## START Records

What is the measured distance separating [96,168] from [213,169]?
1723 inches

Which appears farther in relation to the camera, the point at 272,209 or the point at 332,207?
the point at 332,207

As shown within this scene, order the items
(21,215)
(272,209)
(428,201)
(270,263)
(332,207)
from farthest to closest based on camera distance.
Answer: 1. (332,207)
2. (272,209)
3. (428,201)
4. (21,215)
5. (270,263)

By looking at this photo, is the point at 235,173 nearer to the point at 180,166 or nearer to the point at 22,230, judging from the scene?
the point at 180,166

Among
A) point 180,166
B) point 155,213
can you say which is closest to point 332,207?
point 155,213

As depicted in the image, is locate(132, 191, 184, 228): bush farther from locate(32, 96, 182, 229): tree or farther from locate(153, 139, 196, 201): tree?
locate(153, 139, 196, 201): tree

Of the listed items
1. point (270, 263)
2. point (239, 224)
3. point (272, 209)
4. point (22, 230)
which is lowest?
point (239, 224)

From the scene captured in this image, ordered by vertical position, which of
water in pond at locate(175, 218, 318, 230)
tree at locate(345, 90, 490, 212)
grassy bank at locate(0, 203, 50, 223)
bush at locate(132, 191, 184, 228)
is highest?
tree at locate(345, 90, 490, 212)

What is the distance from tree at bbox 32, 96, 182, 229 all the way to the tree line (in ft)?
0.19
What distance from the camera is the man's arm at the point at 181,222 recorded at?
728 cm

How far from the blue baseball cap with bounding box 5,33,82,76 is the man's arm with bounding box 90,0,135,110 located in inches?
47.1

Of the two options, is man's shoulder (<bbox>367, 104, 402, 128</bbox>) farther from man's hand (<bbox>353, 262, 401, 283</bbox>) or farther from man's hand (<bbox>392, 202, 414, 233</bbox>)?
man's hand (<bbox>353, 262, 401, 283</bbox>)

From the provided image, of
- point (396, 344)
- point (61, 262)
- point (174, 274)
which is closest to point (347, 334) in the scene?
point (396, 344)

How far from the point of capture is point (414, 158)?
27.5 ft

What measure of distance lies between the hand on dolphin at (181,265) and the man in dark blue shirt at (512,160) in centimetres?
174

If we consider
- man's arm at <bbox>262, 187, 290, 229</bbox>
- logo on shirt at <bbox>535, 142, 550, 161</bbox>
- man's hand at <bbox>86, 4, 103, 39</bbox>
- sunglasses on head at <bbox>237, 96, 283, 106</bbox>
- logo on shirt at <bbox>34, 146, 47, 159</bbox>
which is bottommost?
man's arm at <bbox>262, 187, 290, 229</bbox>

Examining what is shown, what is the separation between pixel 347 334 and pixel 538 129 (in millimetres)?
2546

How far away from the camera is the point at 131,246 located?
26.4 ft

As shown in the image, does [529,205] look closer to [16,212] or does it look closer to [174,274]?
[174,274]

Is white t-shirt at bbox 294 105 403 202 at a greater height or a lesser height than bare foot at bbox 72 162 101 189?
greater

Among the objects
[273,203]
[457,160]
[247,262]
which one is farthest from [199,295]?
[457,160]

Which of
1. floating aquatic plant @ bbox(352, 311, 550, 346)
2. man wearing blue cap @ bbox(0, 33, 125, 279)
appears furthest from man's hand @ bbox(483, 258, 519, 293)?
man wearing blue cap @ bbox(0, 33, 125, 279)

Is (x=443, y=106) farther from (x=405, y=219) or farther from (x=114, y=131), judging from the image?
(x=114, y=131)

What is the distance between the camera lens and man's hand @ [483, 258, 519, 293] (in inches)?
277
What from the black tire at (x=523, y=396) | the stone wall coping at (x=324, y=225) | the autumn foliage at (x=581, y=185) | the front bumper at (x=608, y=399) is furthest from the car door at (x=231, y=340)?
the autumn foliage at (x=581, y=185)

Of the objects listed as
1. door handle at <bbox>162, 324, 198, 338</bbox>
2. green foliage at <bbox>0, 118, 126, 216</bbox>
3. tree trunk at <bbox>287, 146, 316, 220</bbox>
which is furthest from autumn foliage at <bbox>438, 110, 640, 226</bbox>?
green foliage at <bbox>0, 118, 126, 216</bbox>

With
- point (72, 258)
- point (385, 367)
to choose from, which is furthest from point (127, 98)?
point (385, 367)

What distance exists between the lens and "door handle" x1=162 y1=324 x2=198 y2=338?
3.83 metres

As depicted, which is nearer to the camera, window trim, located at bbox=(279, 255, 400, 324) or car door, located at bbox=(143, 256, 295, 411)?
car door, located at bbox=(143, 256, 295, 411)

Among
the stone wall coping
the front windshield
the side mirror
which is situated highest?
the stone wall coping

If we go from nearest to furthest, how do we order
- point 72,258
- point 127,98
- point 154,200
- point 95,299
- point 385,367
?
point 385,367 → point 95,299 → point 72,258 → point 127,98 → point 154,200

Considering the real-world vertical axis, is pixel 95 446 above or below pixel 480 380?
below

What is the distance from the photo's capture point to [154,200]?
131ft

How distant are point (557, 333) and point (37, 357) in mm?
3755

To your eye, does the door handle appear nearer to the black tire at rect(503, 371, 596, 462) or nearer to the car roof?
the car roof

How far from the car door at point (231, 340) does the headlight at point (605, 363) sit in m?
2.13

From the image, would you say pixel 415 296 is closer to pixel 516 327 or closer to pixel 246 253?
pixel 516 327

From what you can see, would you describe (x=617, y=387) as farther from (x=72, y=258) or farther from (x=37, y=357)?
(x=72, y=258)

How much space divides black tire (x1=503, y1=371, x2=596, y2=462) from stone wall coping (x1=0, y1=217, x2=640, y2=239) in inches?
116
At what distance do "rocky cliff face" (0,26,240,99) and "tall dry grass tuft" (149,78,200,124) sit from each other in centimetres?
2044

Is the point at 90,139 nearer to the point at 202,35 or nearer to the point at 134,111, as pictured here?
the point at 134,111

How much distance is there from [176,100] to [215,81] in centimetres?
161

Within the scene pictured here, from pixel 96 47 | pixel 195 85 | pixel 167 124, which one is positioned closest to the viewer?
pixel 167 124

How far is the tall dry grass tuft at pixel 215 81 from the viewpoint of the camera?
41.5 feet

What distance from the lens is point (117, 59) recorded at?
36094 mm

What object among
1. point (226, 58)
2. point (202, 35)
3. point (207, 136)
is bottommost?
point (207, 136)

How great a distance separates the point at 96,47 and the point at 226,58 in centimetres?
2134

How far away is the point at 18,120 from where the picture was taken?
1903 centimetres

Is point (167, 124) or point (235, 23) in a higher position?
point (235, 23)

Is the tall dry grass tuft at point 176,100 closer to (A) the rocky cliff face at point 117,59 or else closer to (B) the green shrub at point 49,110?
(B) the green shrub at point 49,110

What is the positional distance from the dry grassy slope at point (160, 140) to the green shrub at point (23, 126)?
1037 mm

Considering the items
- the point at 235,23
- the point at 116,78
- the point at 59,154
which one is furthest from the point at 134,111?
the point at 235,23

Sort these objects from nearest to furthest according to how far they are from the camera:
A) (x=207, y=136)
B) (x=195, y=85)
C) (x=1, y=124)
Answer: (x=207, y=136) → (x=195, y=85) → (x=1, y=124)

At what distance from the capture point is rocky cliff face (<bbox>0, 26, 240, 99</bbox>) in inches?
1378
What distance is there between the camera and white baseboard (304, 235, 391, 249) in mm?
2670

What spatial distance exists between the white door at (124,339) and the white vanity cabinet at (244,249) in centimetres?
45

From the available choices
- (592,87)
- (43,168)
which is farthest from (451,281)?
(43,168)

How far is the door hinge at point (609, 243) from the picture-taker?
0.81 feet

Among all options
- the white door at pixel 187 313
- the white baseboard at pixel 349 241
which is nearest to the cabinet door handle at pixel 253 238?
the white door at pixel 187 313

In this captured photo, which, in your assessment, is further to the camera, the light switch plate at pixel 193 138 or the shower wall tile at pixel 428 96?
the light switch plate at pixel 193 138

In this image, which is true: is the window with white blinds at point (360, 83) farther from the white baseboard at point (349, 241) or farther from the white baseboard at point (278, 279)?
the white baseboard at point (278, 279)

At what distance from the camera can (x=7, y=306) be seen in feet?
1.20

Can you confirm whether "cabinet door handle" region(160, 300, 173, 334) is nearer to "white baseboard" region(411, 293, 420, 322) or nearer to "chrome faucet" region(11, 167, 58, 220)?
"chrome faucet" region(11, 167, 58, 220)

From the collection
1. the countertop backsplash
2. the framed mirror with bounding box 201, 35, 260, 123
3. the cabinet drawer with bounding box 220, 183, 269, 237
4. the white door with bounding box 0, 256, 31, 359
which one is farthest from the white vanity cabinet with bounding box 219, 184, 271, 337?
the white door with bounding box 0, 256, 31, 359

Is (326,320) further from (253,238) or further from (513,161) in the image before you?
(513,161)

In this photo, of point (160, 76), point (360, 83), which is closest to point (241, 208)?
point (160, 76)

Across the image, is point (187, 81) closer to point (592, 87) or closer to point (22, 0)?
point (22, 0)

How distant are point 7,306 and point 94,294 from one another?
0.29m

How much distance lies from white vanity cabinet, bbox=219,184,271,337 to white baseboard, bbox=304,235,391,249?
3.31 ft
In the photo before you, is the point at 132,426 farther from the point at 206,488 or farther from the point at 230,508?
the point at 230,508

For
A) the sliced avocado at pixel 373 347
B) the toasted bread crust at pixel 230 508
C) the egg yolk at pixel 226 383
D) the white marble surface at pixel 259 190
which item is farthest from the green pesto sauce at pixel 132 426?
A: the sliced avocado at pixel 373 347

## END Records

### What is asked
Copy the stretch of items from the line containing "Is (x=443, y=106)" through the line containing "3.83 metres", with both of those lines included, word for word.

### Written response
Is (x=443, y=106) farther from (x=405, y=219) or farther from (x=114, y=131), judging from the image?
(x=114, y=131)

What is the distance between the camera lens and man's hand @ [483, 258, 519, 293] (in inches)?
277
What from the black tire at (x=523, y=396) | the stone wall coping at (x=324, y=225) | the autumn foliage at (x=581, y=185) | the front bumper at (x=608, y=399) is furthest from the car door at (x=231, y=340)?
the autumn foliage at (x=581, y=185)

Of the objects listed as
1. door handle at <bbox>162, 324, 198, 338</bbox>
2. green foliage at <bbox>0, 118, 126, 216</bbox>
3. tree trunk at <bbox>287, 146, 316, 220</bbox>
which is furthest from autumn foliage at <bbox>438, 110, 640, 226</bbox>?
green foliage at <bbox>0, 118, 126, 216</bbox>

With
- point (72, 258)
- point (385, 367)
to choose from, which is furthest from point (127, 98)?
point (385, 367)

What distance exists between the lens and "door handle" x1=162 y1=324 x2=198 y2=338?
3.83 metres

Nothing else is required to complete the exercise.